What to produce: Turn the data, from its first line through the line that contains "37.1 inches", into a numbered list, leaving out any blank lines.

Records shown:
|---|
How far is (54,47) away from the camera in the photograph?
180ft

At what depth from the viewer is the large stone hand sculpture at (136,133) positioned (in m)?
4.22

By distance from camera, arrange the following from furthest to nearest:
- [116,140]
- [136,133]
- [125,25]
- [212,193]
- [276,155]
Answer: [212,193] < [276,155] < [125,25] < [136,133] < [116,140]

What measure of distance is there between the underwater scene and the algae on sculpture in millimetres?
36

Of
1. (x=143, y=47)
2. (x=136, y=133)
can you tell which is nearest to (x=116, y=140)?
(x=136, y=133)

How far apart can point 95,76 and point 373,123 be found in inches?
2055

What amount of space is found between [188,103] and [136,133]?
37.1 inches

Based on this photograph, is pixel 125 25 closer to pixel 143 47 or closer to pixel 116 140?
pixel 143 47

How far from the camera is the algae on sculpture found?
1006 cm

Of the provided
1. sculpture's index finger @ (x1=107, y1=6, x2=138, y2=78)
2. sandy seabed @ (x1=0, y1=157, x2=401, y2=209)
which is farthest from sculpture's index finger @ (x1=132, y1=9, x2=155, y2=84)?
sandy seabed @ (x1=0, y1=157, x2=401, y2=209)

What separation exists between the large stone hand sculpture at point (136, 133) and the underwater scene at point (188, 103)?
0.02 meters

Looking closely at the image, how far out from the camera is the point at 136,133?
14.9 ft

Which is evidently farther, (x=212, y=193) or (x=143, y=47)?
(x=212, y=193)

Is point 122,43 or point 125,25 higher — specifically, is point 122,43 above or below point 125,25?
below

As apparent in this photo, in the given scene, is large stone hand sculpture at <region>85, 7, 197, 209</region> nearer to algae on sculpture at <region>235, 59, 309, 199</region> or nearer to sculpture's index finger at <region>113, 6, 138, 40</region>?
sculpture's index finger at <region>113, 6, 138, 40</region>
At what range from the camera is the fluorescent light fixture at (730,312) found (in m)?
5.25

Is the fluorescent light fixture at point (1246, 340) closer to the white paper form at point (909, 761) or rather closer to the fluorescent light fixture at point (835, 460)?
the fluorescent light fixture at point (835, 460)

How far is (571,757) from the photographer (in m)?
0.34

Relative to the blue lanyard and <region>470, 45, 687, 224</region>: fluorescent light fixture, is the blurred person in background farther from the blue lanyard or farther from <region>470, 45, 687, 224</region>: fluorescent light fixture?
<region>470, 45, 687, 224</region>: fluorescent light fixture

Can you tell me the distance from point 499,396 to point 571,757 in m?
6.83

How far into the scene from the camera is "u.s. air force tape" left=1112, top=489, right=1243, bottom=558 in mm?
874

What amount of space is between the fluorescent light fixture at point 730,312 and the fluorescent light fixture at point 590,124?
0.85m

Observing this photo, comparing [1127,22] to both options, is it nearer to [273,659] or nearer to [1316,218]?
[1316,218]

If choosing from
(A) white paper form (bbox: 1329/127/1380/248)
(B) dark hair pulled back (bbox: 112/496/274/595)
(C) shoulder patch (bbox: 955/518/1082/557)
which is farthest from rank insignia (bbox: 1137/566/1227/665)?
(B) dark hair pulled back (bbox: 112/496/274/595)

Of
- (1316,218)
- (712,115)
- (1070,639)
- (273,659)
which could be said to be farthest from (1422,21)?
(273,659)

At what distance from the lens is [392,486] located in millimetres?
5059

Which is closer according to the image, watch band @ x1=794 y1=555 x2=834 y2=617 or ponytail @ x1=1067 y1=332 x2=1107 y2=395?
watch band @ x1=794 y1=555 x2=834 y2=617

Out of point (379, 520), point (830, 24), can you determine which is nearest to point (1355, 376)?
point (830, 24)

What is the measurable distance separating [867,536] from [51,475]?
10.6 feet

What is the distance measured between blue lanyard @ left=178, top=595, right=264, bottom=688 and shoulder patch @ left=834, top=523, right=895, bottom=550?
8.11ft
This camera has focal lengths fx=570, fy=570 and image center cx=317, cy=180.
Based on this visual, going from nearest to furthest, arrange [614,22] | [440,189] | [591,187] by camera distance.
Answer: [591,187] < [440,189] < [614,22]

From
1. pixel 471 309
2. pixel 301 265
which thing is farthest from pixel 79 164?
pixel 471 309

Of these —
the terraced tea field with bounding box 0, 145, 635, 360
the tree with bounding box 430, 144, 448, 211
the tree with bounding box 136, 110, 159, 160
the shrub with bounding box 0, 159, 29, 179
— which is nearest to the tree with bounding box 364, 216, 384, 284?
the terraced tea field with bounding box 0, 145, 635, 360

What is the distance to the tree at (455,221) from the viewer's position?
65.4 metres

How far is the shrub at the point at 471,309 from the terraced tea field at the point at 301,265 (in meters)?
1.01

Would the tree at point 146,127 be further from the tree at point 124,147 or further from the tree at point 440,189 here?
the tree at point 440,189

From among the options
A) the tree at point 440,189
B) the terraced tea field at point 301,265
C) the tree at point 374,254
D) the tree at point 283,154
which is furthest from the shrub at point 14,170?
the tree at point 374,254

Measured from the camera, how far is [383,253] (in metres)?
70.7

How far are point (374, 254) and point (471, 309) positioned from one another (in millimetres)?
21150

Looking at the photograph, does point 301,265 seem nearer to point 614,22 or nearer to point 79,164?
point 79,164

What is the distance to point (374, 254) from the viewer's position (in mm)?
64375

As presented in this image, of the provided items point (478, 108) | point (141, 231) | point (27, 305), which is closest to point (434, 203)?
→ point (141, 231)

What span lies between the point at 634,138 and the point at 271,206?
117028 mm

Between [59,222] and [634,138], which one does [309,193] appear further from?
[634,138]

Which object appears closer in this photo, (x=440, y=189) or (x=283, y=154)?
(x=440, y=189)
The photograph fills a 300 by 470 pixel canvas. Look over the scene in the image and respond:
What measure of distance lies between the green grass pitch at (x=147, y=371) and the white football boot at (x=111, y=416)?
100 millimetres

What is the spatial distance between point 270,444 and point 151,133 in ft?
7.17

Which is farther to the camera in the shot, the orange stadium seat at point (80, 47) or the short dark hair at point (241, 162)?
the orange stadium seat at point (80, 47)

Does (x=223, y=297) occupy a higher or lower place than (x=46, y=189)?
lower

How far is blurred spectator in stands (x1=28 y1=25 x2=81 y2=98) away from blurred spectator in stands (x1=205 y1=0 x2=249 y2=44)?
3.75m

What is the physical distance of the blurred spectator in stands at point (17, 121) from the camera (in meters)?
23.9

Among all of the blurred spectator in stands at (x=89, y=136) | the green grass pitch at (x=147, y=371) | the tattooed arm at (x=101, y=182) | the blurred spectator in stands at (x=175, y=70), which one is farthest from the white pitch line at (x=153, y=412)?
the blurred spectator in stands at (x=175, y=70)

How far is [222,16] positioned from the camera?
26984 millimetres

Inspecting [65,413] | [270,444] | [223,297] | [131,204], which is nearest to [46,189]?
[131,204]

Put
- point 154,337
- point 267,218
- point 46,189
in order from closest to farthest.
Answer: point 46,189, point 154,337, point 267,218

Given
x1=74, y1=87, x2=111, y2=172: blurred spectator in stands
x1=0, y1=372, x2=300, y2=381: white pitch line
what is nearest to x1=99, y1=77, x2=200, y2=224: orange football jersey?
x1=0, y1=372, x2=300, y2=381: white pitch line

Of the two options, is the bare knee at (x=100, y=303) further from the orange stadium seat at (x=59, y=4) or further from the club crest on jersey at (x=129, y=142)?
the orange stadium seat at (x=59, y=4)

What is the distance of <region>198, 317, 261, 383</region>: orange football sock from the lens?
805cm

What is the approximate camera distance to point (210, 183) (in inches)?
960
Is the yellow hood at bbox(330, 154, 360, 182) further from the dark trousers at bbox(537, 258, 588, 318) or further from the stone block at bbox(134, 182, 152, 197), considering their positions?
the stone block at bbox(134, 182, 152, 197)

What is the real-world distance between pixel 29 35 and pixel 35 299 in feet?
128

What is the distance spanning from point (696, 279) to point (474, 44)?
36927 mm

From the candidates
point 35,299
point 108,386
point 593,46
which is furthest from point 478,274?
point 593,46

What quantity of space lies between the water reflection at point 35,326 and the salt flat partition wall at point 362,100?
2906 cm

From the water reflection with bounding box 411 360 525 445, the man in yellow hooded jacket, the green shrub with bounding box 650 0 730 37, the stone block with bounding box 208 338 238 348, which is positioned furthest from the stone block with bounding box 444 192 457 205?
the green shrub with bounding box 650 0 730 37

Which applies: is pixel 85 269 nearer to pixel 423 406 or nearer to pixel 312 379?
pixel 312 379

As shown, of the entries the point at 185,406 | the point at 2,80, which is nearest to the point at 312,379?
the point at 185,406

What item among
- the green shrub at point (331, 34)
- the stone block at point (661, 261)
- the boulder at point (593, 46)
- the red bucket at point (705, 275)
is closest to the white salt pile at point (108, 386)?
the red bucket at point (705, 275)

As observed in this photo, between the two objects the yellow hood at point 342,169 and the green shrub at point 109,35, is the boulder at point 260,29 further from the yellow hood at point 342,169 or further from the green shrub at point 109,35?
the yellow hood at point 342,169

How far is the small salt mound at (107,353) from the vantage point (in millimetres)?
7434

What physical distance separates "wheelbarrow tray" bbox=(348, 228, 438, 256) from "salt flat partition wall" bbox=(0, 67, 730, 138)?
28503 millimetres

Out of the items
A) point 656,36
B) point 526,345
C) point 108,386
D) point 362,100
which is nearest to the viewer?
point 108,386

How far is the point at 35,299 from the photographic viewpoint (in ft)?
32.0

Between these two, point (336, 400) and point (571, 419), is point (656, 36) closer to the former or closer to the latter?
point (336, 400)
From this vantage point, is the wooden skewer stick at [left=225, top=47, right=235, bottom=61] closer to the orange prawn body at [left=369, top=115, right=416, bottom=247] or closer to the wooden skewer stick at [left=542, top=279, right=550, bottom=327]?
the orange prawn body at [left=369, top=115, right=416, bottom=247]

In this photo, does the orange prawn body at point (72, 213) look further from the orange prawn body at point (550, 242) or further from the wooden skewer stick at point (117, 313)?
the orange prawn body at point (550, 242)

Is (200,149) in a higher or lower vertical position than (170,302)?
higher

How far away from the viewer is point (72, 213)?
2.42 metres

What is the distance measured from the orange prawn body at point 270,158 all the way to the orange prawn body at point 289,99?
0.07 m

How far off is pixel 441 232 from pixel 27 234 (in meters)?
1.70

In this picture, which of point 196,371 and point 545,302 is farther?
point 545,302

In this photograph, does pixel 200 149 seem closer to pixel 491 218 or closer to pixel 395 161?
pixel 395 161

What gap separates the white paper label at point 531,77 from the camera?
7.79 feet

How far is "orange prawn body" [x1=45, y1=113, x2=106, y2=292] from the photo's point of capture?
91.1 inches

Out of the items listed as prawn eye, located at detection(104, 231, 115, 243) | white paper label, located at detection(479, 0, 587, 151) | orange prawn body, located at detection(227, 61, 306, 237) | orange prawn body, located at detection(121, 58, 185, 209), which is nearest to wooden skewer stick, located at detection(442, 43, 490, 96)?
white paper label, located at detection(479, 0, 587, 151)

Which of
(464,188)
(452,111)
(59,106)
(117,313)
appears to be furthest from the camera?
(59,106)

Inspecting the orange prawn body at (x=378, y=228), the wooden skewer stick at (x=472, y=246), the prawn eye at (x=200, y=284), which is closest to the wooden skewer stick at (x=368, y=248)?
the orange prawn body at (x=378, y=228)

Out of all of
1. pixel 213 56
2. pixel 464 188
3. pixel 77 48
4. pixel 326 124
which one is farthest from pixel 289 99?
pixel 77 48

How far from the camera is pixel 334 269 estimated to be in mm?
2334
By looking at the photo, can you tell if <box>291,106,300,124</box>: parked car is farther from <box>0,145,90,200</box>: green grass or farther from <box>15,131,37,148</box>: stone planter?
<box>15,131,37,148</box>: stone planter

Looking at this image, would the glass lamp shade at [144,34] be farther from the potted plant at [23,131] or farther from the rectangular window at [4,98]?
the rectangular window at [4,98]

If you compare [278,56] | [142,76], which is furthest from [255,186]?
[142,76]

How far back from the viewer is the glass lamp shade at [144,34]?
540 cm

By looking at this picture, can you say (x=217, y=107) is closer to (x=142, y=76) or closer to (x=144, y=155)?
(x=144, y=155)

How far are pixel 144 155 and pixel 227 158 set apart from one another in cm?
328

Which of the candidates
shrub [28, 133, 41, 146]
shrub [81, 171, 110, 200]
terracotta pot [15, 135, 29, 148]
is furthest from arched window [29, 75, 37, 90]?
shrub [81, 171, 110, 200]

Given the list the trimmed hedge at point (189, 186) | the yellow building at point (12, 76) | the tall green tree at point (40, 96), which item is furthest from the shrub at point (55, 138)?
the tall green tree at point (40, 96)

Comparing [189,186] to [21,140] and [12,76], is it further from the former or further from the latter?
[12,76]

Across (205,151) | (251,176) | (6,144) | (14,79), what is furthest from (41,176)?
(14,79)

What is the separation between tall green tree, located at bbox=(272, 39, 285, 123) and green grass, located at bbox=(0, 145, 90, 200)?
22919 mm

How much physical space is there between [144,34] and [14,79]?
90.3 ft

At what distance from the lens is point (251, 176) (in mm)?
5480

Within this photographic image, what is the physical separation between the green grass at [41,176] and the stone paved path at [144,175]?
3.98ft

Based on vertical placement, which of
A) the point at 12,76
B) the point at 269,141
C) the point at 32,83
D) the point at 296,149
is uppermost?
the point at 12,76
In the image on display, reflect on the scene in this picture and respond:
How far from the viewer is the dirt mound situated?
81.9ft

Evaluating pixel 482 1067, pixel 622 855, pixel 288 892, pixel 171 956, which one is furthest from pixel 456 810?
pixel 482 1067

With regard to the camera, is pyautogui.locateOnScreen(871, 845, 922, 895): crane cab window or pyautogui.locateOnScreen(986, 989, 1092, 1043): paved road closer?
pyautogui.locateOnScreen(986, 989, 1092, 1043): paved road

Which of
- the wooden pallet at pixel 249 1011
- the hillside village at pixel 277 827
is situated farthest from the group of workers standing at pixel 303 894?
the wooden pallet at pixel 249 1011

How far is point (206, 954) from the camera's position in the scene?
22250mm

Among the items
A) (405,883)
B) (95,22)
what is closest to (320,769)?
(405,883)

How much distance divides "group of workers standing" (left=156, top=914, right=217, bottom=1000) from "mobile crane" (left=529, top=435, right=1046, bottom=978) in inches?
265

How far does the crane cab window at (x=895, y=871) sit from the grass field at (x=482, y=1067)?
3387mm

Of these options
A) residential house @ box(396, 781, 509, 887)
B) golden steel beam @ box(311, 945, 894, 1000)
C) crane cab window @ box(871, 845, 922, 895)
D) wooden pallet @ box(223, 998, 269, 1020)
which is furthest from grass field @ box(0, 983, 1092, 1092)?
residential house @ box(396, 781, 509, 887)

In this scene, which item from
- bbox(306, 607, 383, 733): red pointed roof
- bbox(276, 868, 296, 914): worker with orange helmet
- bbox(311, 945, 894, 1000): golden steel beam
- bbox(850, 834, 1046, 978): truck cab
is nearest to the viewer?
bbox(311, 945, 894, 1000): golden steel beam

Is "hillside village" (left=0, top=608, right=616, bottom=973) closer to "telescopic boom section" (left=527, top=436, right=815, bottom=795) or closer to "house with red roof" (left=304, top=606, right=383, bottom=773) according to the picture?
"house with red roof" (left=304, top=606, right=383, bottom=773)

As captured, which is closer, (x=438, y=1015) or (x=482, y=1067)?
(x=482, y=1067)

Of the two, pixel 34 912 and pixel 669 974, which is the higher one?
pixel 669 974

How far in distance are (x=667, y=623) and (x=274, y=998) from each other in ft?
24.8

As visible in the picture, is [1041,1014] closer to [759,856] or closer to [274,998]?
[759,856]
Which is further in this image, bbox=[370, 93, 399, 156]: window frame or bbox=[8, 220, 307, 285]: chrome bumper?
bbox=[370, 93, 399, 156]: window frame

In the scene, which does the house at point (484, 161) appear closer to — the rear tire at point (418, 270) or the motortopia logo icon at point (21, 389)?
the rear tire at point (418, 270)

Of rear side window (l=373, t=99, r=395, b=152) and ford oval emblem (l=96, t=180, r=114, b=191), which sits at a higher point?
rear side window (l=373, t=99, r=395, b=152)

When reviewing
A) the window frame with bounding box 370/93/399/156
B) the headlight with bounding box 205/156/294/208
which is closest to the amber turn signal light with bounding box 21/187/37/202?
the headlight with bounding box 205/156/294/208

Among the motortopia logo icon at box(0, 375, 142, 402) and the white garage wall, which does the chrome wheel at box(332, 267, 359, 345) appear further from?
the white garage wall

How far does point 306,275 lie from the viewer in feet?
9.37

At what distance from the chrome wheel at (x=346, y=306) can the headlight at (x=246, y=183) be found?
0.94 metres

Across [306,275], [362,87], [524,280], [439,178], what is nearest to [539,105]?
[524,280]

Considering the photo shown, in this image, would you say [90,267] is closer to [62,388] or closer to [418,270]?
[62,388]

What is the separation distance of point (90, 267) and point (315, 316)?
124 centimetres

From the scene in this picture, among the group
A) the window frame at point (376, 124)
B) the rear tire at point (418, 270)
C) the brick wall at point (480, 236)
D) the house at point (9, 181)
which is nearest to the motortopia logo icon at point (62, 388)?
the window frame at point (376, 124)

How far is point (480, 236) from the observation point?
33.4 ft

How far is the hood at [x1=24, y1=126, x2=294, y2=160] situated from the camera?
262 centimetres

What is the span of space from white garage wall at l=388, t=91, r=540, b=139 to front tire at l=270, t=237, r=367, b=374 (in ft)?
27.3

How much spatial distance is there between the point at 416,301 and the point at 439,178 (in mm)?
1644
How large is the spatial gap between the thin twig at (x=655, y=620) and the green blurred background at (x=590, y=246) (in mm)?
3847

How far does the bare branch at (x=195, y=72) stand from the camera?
|---|
Correct result:
1. How far is (54,47) away from the camera in the photograph?
2. 180ft
3. At what depth from the viewer is the large stone hand sculpture at (136,133) positioned (in m)?
4. 4.22
5. By distance from camera, arrange the following from furthest to nearest:
6. - [116,140]
7. - [136,133]
8. - [125,25]
9. - [212,193]
10. - [276,155]
11. Answer: [212,193] < [276,155] < [125,25] < [136,133] < [116,140]
12. What measure of distance is there between the underwater scene and the algae on sculpture in millimetres?
13. 36
14. Of
15. 1. (x=143, y=47)
16. 2. (x=136, y=133)
17. can you tell which is nearest to (x=116, y=140)?
18. (x=136, y=133)
19. How far apart can point 95,76 and point 373,123 be found in inches?
20. 2055
21. What amount of space is found between [188,103] and [136,133]?
22. 37.1 inches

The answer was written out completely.